Drowning in Passwords

25 May 2016

I like the internet, I use a lot of sites, I don’t fear online shopping or discussion or communication or banking. As a result, I have a pretty healthy footprint of accounts, and I have been finding recently that my brain can no longer keep up.

So I’ve started using a password manager, LastPass, which works just fine.

Once I fully committed to it, the number of passwords managed started a slow and seemingly relentless climb, as over time I returned to all the many sites at which I had been forced to register accounts in the past. As a result, I’ve learned useful things:

• The number of sites I have accounts on is far larger than I thought. I have 40 entries in LastPass already, and I imagine I’m only about 2/3 of the way through adding all the sites I use more than once a year. Of those, easily a dozen are what you might call “important”: banks, brokerages, email, OAuth sources (Twitter, Facebook, Google), etc. Far more sites than I kept separate passwords for!
• The centrality and potential vulnerability of the email account is hard to overstate. For 90% of the accounts I have added, the first step was “reset the password”, since I had forgotten it. (In fact, that was my old access mechanism, since I accessed many sites so rarely.) And “reset” uses access to email as a source of proxy authentication. So, 0wn my email address, 0wn me, entirely. If you haven’t enabled two-factor authentication on your email account yet, you need to, because of this.

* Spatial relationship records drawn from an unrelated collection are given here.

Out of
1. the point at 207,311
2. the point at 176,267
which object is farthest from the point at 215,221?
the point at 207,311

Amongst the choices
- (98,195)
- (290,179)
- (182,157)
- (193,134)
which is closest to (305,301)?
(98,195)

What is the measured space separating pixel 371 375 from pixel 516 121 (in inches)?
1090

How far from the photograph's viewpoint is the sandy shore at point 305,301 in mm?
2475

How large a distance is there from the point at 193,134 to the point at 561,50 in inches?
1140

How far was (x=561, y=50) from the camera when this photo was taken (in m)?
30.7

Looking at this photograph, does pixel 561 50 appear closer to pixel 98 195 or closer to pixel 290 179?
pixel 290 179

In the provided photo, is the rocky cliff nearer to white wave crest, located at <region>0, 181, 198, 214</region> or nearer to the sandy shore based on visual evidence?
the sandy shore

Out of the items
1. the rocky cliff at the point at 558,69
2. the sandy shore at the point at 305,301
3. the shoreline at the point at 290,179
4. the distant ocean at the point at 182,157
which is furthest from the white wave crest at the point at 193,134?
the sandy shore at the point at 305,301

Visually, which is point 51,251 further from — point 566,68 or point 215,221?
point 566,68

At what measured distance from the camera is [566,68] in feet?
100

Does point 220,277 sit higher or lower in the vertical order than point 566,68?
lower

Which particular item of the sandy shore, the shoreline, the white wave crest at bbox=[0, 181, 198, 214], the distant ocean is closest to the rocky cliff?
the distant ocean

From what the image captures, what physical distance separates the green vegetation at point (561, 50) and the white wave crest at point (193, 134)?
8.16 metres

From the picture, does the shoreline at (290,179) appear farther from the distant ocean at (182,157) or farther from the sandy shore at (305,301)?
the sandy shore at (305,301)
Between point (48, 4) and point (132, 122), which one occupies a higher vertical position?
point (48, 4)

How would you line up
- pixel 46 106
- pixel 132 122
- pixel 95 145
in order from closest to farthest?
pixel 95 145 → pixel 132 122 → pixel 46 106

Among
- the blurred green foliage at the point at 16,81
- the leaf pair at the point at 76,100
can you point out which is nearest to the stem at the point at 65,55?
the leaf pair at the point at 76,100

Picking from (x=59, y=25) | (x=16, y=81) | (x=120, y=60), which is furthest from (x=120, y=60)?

Usually, improving security involves things getting more inconvenient but in the case of using a password manager, it has actually been a net improvement. No more time spent trying to remember which of the passwords in my limited brain key-chain I had used for a site. No more reset-password-and-wait for the many sites at which I had no idea what the password was.

LastPass has been very good, and I have only one note/caveat. The password manager works by installing a plug-in into your browser, so if you use multiple browsers (I use both Chrome and Safari regularly) you’ll end up with multiple plugins. The preferences on those plugins are managed separately. Same thing if you use multiple computers (I do, desktop and laptop). Each plugin on each computer has separate preferences.

This is important because the LastPass preferences are, in my opinion, a little loose. Once you provide the master password, by default, the password vault remains unlocked and available until you actually shut down your browser. I can go days without shutting down my browser. So, I changed that preference to a time-out of 15 minutes instead. But I had to change it on every browser and on every computer I owned, which was not intuitive, since the plugin is good about sharing other information to other installs transparently (add a password on one browser, it’s available on all).

So far I’ve been using the free version of LastPass, but as I move into the mobile world I will probably have to buck up for the paid version for support on mobile devices. Given how much it has simplified my life, I won’t begrudge them the dollars.

Bonus paragraph: Isn’t saving all my passwords on a cloud service really dumb? Not so much. The passwords are only ever decrypted locally by the password manager plugin. The cloud just stores a big encrypted lump of passwords, and I have a lot of faith in AES256. However, my security now has one big central point of failure: the master password. But since I only have to remember one master password, I have been able to make it nice and long, so any remote technical attack on my security is unlikely. That just leaves all the other kinds of attack (social engineering, keylogging, device theft, human factors, etc, etc).